Taiwan Semiconductor Manufacturing Co (TSMC, 台積電) regained its US$500 billion market capitalization after investors ramped up bets on tech leaders best placed to ride an anticipated artificial intelligence (AI) boom.
Asia’s most valuable company gained 3.31 percent yesterday in Taipei trading, fueled also by hopes that a post-COVID-19 chip downturn is nearing an end. That took its gain to 32.22 percent so far this year,
cementing its position among the world’s 10 most valuable corporations after overtaking Visa Inc last month.
TSMC’s gains contributed about 160 points alone to the TAIEX yesterday, which closed up 261.23 points, or 1.54 percent, at 17,216.60, the highest since April 14 last year, when the benchmark index closed at 17,245.65.
“Investors remained upbeat about AI development, and TSMC is one of the biggest beneficiaries,” Mega International Investment Services Corp (兆豐國際投顧) analyst Alex Huang (黃國偉) said.
Morgan Stanley this week raised TSMC’s price target, citing higher demand for energy-efficient and low-cost AI custom chip designs.
“With the killer apps of generative AI [such as ChatGPT], we are seeing the semi industry’s growth stage shifting from the mobile computing to the AI computing era,” Morgan Stanley analysts wrote over the weekend. “We view TSMC as a key enabler of future AI semis given its technology leadership.”
Meanwhile, Cathie Wood’s funds have re-entered TSMC and Meta Platforms Inc after nearly a year and a half, as the high-profile manager makes new bets on AI and chips.
Two Ark Investment Management LLC funds, including Wood’s flagship Ark Innovation ETF, bought 174,848 shares of Facebook’s parent company on Monday, while Ark Autonomous Technology and Robotics ETF picked up 98,170 shares of TSMC, data compiled by Bloomberg showed.
Before this, Ark last held the two stocks in the final quarter of 2021.
Ark’s moves came weeks after Wood spoke highly of Meta’s AI strategy and said her decision to drop Nvidia Corp was due to the company facing growing competition.
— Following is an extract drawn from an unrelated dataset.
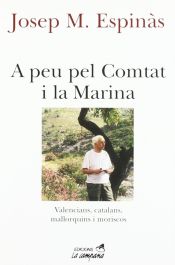 Portada de A peu pel Comtat i la Marina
She added during an interview with Bloomberg last month that she would pivot “to another set of plays.”
Wood’s other AI-related bets include electric vehicle maker Tesla Inc among large caps and UiPath Inc, Twilio Inc and Teladoc Health Inc among smaller names.
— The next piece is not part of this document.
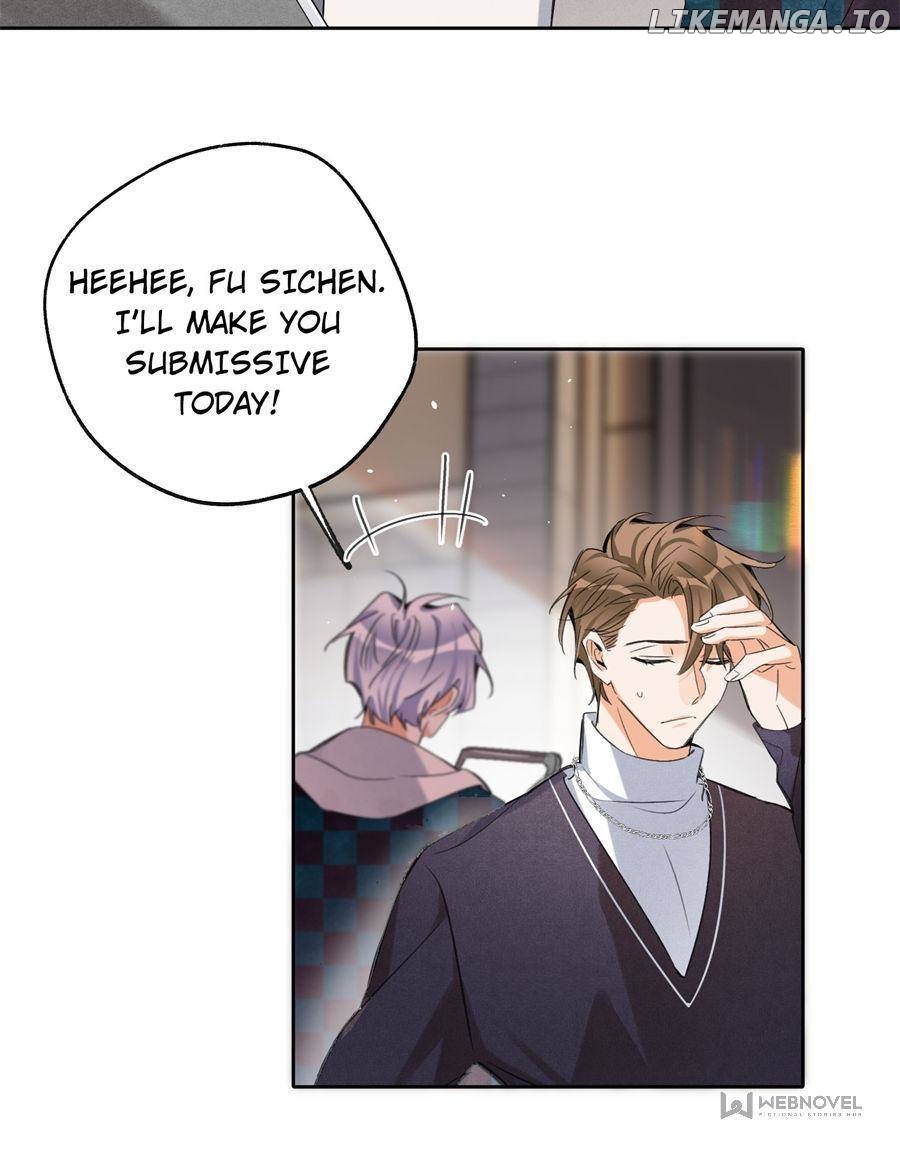 I Have To Work Hard As A Cat Today Chapter 84 - page 36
The broader rally persists despite warnings that the market might be getting ahead of itself, given the uncertainty over how to monetize AI services.
TSMC, while touting its own potential role in the rollout of AI, has expressed caution over the outlook for the smartphone market that still comprises a significant chunk of its revenue, although company executives have called for a gradual recovery in the second half and a resumption of growth next year.
Last week, TSMC chairman Mark Liu (劉德音) said the chipmaker’s capital expenditure for this year might wind up close to the bottom end of a previously forecast range of US$32 billion to US$36 billion.
That is a signal that TSMC, like its rivals across the electronics industry, remain cautious in the face of plunging consumer spending and an uneven post-COVID-19 economic recovery in China.